Treatment of deep vein thrombosis
1 mg/kg subcutaneously every 12 hours for 10 days. In this case, treatment with oral anticoagulants is started, and the administration of Clexane is continued until the effect is achieved (INR from 2 to 3).
Treatment of unstable angina and non-Q wave myocardial infarction
The recommended dose of Clexane is 1 mg/kg every 12 hours subcutaneously, while aspirin is used (100-325 mg once a day). Clexane is prescribed for at least 2 days and treatment is continued until the condition stabilizes. The usual duration of treatment is 2-8 days.
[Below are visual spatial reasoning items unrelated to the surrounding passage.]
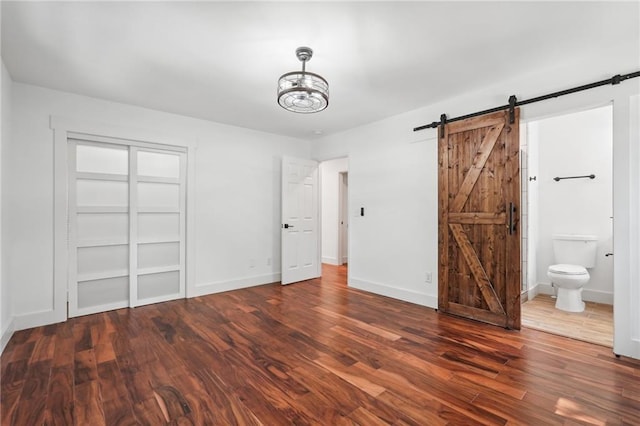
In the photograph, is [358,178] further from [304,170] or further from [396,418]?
[396,418]

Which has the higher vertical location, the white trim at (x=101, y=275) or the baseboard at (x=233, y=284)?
the white trim at (x=101, y=275)

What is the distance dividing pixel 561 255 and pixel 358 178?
3.02m

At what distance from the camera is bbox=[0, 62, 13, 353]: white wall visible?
2674 mm

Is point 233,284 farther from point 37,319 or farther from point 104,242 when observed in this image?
point 37,319

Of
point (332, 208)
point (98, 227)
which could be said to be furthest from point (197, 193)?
point (332, 208)

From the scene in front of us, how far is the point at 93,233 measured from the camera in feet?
11.9

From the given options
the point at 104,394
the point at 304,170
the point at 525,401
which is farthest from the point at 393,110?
the point at 104,394

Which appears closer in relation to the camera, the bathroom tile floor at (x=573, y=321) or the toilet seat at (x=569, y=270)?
the bathroom tile floor at (x=573, y=321)

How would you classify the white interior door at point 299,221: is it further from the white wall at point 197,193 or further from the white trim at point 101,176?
the white trim at point 101,176

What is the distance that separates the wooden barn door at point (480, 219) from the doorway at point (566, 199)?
2.52ft

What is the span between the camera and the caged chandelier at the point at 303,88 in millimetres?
2320

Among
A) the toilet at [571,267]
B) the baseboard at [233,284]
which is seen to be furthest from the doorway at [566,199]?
the baseboard at [233,284]

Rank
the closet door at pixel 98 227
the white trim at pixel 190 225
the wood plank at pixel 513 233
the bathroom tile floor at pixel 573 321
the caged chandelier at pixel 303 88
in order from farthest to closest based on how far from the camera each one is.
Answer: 1. the white trim at pixel 190 225
2. the closet door at pixel 98 227
3. the wood plank at pixel 513 233
4. the bathroom tile floor at pixel 573 321
5. the caged chandelier at pixel 303 88

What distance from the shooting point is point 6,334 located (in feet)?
9.09
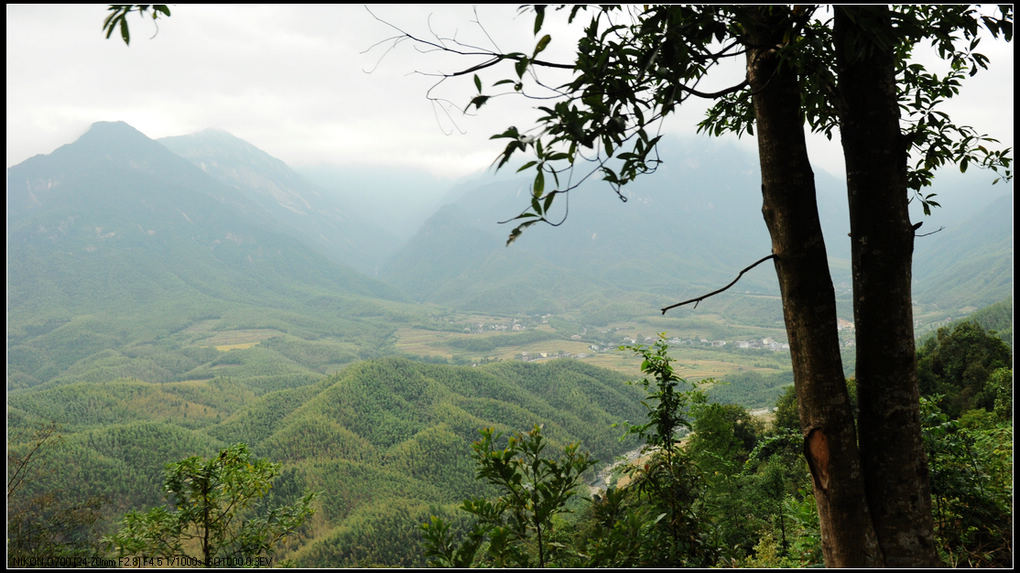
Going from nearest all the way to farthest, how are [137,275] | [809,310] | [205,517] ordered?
[809,310]
[205,517]
[137,275]

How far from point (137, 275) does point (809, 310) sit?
7220 inches

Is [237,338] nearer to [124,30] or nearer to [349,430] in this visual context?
[349,430]

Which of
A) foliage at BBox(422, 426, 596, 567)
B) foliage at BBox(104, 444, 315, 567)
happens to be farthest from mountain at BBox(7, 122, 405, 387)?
foliage at BBox(422, 426, 596, 567)

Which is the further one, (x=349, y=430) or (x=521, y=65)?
(x=349, y=430)

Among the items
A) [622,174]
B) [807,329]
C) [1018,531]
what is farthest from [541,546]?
[1018,531]

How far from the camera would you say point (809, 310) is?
181 centimetres

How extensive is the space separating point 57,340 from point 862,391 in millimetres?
140312

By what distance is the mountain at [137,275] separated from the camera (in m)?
108

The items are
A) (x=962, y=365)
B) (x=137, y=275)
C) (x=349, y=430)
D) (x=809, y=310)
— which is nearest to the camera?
(x=809, y=310)


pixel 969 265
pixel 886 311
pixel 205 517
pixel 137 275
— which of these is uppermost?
pixel 969 265

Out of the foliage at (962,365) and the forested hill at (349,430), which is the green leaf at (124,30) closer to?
the foliage at (962,365)

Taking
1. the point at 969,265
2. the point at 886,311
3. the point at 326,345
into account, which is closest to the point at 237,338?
the point at 326,345

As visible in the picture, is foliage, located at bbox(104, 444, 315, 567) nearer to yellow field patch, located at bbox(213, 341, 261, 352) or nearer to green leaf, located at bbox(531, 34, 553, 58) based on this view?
green leaf, located at bbox(531, 34, 553, 58)

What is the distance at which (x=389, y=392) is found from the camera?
54438mm
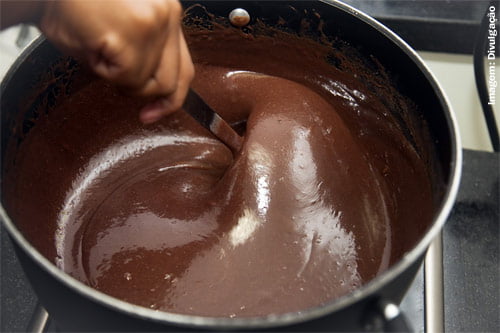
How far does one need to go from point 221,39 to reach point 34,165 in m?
0.42

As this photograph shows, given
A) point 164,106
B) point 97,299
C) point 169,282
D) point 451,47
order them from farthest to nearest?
point 451,47 → point 169,282 → point 164,106 → point 97,299

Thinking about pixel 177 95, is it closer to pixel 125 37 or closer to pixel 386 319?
pixel 125 37

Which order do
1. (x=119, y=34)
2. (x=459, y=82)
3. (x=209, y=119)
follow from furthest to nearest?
(x=459, y=82) < (x=209, y=119) < (x=119, y=34)

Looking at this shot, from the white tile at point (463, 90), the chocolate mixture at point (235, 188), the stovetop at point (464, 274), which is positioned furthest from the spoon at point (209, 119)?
the white tile at point (463, 90)

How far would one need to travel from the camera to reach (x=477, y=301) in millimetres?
892

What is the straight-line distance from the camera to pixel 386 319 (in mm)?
543

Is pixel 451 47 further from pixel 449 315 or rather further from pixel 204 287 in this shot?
pixel 204 287

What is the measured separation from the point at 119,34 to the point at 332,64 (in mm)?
559

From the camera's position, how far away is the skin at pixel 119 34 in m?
0.52

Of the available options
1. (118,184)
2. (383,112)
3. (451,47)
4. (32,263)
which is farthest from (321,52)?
(32,263)

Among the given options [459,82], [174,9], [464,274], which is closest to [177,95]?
[174,9]

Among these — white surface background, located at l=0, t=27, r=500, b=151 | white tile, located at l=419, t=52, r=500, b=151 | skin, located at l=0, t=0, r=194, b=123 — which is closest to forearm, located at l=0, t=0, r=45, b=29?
skin, located at l=0, t=0, r=194, b=123

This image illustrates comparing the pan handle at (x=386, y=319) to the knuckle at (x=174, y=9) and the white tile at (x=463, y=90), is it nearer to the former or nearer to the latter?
the knuckle at (x=174, y=9)

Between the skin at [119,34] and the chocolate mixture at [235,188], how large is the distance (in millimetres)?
300
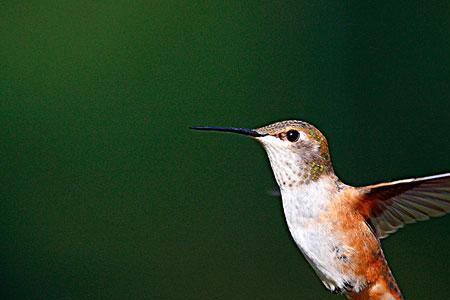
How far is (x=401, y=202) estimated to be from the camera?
6.99 ft

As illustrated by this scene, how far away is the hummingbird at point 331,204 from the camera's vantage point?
2006 mm

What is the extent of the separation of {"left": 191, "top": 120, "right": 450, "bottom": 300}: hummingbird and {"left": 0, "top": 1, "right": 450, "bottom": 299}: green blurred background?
92.0 inches

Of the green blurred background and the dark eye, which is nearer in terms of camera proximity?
the dark eye

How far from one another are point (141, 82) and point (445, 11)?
1746 millimetres

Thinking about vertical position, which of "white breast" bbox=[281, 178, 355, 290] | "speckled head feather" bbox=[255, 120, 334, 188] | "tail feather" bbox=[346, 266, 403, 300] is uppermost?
"speckled head feather" bbox=[255, 120, 334, 188]

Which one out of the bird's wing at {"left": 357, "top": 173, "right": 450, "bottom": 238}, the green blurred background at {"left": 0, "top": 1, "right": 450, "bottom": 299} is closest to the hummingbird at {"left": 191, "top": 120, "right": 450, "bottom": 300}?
the bird's wing at {"left": 357, "top": 173, "right": 450, "bottom": 238}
Prevention of coagulation in the extracorporeal circulation system during hemodialysis
Clexane is injected into the arterial line at the beginning of hemodialysis at a dose of 1 mg/kg over a 4-hour procedure. If the risk of bleeding is high, the dose is reduced to 0.5 mg/kg with double access to the vessels or to 0.75 mg/kg with single access. But if fibrin rings are deposited, an additional 0.5-1 mg/kg can be administered.
Release form
Ready-to-use syringes: 20 mg/0.2 ml, 40 mg/0.4 ml, 60 mg/0.6 ml, 80 mg/0.8 ml, 100 mg/1.0 ml, 2 syringes per pack .
Storage
Shelf life 24 months. Store at a temperature not exceeding 25°C. Do not freeze.